Directive: Copy every line of the listing below word for word, changing nothing.

++++++++++++++++++++

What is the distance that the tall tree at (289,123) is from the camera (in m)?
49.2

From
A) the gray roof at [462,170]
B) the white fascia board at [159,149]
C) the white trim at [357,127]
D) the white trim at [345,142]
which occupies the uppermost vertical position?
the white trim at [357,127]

++++++++++++++++++++

Result of the exercise:
What is the distance that the tall tree at (289,123) is from the camera (in m)?
49.2

From
A) the gray roof at [462,170]
B) the white fascia board at [159,149]
C) the white trim at [357,127]
D) the white trim at [345,142]
which occupies the uppermost vertical position?
the white trim at [357,127]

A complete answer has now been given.